## BEGIN Material supplied
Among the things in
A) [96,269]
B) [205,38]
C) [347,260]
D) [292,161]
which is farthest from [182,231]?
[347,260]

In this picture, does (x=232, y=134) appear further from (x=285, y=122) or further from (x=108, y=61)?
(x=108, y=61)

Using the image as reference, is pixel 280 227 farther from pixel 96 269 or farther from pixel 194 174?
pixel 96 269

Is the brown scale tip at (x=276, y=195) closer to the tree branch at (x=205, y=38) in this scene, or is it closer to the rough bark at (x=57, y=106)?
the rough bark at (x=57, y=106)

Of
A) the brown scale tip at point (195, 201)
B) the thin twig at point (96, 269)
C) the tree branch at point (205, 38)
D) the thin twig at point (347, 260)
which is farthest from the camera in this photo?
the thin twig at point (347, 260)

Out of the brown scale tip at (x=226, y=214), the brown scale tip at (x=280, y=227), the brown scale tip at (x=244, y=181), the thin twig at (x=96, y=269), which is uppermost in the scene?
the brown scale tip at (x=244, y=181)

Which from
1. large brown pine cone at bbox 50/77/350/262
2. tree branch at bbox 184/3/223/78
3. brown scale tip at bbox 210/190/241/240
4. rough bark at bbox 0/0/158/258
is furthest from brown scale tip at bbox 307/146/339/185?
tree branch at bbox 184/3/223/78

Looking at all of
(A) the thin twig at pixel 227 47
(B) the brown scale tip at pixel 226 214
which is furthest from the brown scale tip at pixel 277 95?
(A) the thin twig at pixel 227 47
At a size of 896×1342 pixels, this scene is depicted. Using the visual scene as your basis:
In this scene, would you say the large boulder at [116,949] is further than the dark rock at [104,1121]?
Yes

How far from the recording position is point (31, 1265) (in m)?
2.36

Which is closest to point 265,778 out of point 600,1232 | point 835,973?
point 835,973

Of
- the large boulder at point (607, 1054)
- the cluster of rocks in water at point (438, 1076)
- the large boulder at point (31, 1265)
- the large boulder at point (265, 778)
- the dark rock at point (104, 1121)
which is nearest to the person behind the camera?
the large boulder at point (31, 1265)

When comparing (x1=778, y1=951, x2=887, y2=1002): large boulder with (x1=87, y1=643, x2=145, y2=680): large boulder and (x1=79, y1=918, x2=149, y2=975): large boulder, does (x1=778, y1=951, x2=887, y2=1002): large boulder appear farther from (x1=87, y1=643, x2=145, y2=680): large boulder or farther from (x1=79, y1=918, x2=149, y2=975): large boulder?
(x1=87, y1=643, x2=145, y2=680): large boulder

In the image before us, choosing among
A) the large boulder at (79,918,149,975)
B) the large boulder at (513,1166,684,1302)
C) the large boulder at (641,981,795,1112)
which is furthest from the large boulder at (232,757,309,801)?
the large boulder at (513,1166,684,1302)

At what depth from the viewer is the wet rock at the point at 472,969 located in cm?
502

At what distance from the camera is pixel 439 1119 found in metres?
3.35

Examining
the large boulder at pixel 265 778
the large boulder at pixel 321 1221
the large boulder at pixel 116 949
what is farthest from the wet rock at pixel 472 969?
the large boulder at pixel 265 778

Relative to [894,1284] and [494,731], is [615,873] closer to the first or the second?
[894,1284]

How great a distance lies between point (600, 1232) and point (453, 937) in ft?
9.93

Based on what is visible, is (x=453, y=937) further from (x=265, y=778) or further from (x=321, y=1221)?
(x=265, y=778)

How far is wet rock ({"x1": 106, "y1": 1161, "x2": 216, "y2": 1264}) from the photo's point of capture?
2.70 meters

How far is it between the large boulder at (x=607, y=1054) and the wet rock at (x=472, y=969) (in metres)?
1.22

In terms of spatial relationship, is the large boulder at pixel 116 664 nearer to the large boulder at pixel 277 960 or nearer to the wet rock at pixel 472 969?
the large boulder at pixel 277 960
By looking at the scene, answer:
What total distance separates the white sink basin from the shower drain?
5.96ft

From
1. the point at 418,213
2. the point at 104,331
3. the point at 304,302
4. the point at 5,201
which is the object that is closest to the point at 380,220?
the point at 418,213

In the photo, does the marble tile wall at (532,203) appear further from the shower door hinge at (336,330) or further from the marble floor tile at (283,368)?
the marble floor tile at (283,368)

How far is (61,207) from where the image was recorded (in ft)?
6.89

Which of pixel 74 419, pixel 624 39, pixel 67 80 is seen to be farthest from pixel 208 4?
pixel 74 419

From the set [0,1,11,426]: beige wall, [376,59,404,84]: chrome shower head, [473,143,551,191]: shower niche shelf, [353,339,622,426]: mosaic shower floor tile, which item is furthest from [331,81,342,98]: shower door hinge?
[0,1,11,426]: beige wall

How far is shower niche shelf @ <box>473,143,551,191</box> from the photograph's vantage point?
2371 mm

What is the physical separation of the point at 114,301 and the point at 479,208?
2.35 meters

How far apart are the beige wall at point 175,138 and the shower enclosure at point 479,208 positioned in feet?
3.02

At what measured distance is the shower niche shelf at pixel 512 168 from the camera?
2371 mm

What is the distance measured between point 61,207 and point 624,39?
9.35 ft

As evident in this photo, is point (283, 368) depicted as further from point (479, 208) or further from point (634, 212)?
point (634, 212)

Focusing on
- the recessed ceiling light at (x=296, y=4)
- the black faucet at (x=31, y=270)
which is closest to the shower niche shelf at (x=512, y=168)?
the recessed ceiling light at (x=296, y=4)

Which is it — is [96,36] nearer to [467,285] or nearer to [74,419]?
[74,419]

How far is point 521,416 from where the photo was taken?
## END Material supplied
• **Exercise**: Swap every "shower niche shelf" in the material above for "built-in wall shelf" and write the material out again, with everything else left unchanged.

• **Finished exercise**:
Among the things in
A) [96,269]
B) [205,38]
C) [347,260]
D) [292,161]
which is farthest from [182,231]?
[347,260]

In this picture, does (x=232, y=134) appear further from (x=285, y=122) or further from (x=108, y=61)?
(x=108, y=61)

Using the image as reference, is pixel 280 227 farther from pixel 96 269 or farther from pixel 194 174?
pixel 96 269

Is the brown scale tip at (x=276, y=195) closer to the tree branch at (x=205, y=38) in this scene, or is it closer to the rough bark at (x=57, y=106)?
the rough bark at (x=57, y=106)

Of
A) the brown scale tip at point (195, 201)
B) the thin twig at point (96, 269)
C) the tree branch at point (205, 38)
D) the thin twig at point (347, 260)
which is farthest from the camera in this photo?
the thin twig at point (347, 260)

Out of the brown scale tip at (x=226, y=214), the brown scale tip at (x=280, y=227), the brown scale tip at (x=244, y=181), the thin twig at (x=96, y=269), which is uppermost in the scene?
the brown scale tip at (x=244, y=181)

Which from
1. large brown pine cone at bbox 50/77/350/262
2. tree branch at bbox 184/3/223/78
3. brown scale tip at bbox 210/190/241/240
4. rough bark at bbox 0/0/158/258
is furthest from brown scale tip at bbox 307/146/339/185?
tree branch at bbox 184/3/223/78

Looking at all of
(A) the thin twig at pixel 227 47
(B) the brown scale tip at pixel 226 214
which is furthest from the brown scale tip at pixel 277 95?
(A) the thin twig at pixel 227 47
At a size of 896×1342 pixels, this scene is depicted. Using the visual scene as your basis:
In this scene, would you say the large boulder at [116,949] is further than the dark rock at [104,1121]?
Yes

How far from the recording position is point (31, 1265) (in m)?
2.36

Which is closest to point 265,778 out of point 600,1232 | point 835,973?
point 835,973

Of
- the large boulder at point (607, 1054)
- the cluster of rocks in water at point (438, 1076)
- the large boulder at point (31, 1265)
- the large boulder at point (265, 778)
- the dark rock at point (104, 1121)
which is nearest to the person behind the camera?
the large boulder at point (31, 1265)

When comparing (x1=778, y1=951, x2=887, y2=1002): large boulder with (x1=87, y1=643, x2=145, y2=680): large boulder and (x1=79, y1=918, x2=149, y2=975): large boulder, does (x1=778, y1=951, x2=887, y2=1002): large boulder appear farther from (x1=87, y1=643, x2=145, y2=680): large boulder or farther from (x1=79, y1=918, x2=149, y2=975): large boulder?
(x1=87, y1=643, x2=145, y2=680): large boulder

In the image before us, choosing among
A) the large boulder at (79,918,149,975)
B) the large boulder at (513,1166,684,1302)
C) the large boulder at (641,981,795,1112)
which is furthest from the large boulder at (232,757,309,801)?
the large boulder at (513,1166,684,1302)

At what depth from the viewer is the wet rock at the point at 472,969 located in cm?
502

At what distance from the camera is pixel 439 1119 found in metres?
3.35

Examining
the large boulder at pixel 265 778
the large boulder at pixel 321 1221
the large boulder at pixel 116 949
what is farthest from the wet rock at pixel 472 969?
the large boulder at pixel 265 778

Relative to [894,1284] and [494,731], is [615,873] closer to the first or the second?
[894,1284]

How great a distance lies between point (600, 1232) and point (453, 937) in ft?
9.93

Based on what is visible, is (x=453, y=937) further from (x=265, y=778) or further from (x=321, y=1221)?
(x=265, y=778)

How far is wet rock ({"x1": 106, "y1": 1161, "x2": 216, "y2": 1264}) from the photo's point of capture?
2.70 meters

How far is it between the large boulder at (x=607, y=1054) and the wet rock at (x=472, y=969) (in metres)?
1.22

In terms of spatial relationship, is the large boulder at pixel 116 664 nearer to the large boulder at pixel 277 960 or nearer to the wet rock at pixel 472 969?
the large boulder at pixel 277 960
By looking at the scene, answer:
What total distance separates the white sink basin from the shower drain?
5.96ft

From
1. the point at 418,213
2. the point at 104,331
3. the point at 304,302
4. the point at 5,201
which is the object that is closest to the point at 380,220?
the point at 418,213

In the photo, does the marble tile wall at (532,203) appear further from the shower door hinge at (336,330) or further from the marble floor tile at (283,368)?
the marble floor tile at (283,368)

How far is (61,207) from where the image was recorded (in ft)?
6.89

Which of pixel 74 419, pixel 624 39, pixel 67 80 is seen to be farthest from pixel 208 4?
pixel 74 419

From the set [0,1,11,426]: beige wall, [376,59,404,84]: chrome shower head, [473,143,551,191]: built-in wall shelf, [353,339,622,426]: mosaic shower floor tile, which item is furthest from [331,81,342,98]: shower door hinge?
[0,1,11,426]: beige wall

How far is built-in wall shelf @ <box>473,143,551,191</box> from the photograph's vantage point?
2371 mm

What is the physical separation of the point at 114,301 and the point at 479,208?
2.35 meters

How far apart are the beige wall at point 175,138 and the shower enclosure at point 479,208 positioned in feet?
3.02

At what measured distance is the built-in wall shelf at pixel 512 168 from the camera?
2371 mm

What is the distance measured between point 61,207 and point 624,39?
9.35 ft

As evident in this photo, is point (283, 368) depicted as further from point (479, 208) or further from point (634, 212)?
point (634, 212)

Focusing on
- the recessed ceiling light at (x=296, y=4)
- the black faucet at (x=31, y=270)
which is closest to the built-in wall shelf at (x=512, y=168)?
the recessed ceiling light at (x=296, y=4)

Which is it — is [96,36] nearer to [467,285] or nearer to [74,419]?
[74,419]

How far is point 521,416 from where the photo was taken?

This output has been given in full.